This concern motivates the following research paper, "Building Secure Web Applications with Automatic Partitioning," where the authors describe a tool they built—Swift—that provides a general-purpose programming language, an extension of Java, for building partitioned Web applications. The secret sauce in Swift is its handling of annotations, placed by the programmer, which declare security properties for objects and variables within the program. These annotations speak toward secrecy or integrity constraints on the data.

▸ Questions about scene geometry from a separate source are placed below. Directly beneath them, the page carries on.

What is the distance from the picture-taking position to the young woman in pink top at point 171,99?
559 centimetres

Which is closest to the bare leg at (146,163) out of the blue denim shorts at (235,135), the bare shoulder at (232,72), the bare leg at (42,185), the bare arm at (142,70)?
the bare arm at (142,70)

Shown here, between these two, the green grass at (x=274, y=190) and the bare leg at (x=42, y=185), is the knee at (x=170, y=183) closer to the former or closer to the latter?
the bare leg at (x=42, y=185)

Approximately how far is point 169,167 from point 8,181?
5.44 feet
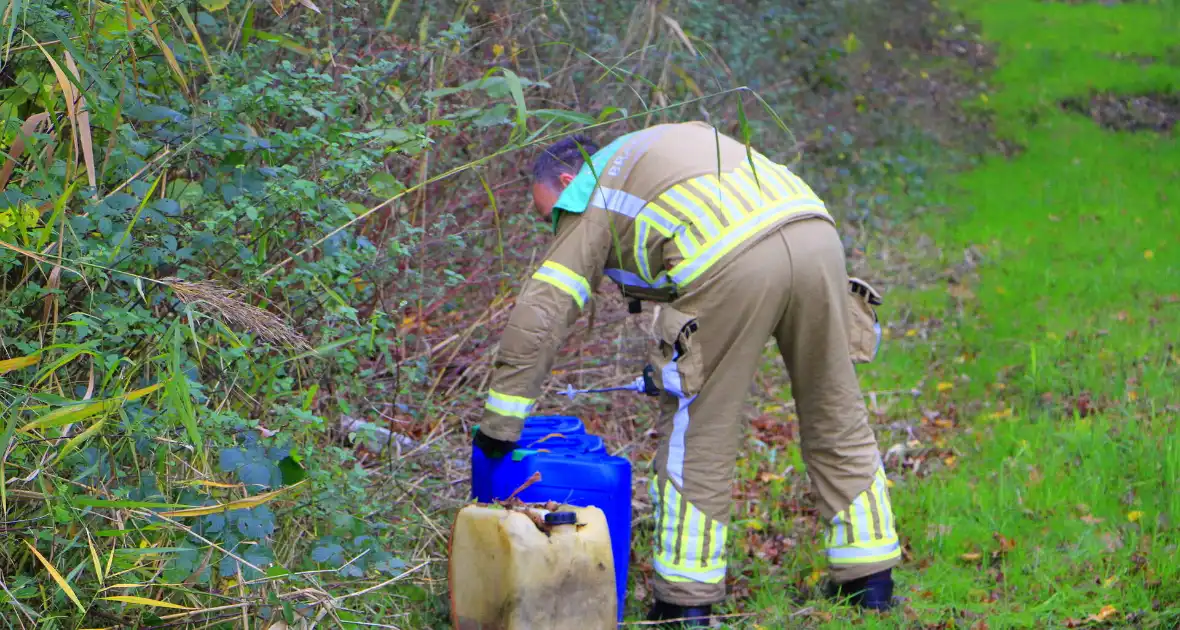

For example, say you’ve got a list of passwords (or hashed passwords or whatever else) on the server and you want to validate a client-supplied password. Clearly, you want to perform that comparison on the server side, such that an attacker cannot access other passwords or impersonate other users. But how do you guarantee such a thing? Swift lets us declare the list of passwords to be "sensitive." We don’t want to disclose it to any user. With such annotations, the program partitioning system can figure out that the password-checking logic can only happen on the server side, satisfying the information flow constraints.
Sounds easy, right? Not really. In fact, there’s an important problem. Information flow systems are really good at saying "no." You validated the password, and now you want to let the user know. Unfortunately, that very fact is sensitive information because it was derived from sensitive information. We can’t release that to the user? That’s a problem. Clearly, we need to carve out exceptions to the rules in order to get anything useful done. Swift allows a programmer to make these sorts of exceptions in a controlled fashion, but those will still need to be carefully audited.
Information flow technologies, whether operating statically like Swift, or operating dynamically like the "tainting" mechanism used in Perl, are clearly an important mechanism for building and maintaining secure Web applications. One only has to look at the never-ending parade of cross-site scripting, cross-site request forgery, SQL injection, and other such Web attacks, none of which rely on traditional buffer overflows, to recognize the importance of high-level automated systems built into the development tool chain to improve our assurance that systems are secure. Manual, labor-intensive code audits by security experts cannot scale to support the vast number of new Web applications being deployed each and every day.
The challenge for the research community, with sophisticated tools like Swift, is to simplify the development process, making it easier to get the security labels written properly. Ultimately, our ability to prove that a system is secure, whether Web-based or anything else, is limited by our ability to understand the security model and convince ourselves that the labels we’ve written and properties we’ve derived from those labels are consistent with our high-level security goals. Swift takes us a big step closer to achieving those goals.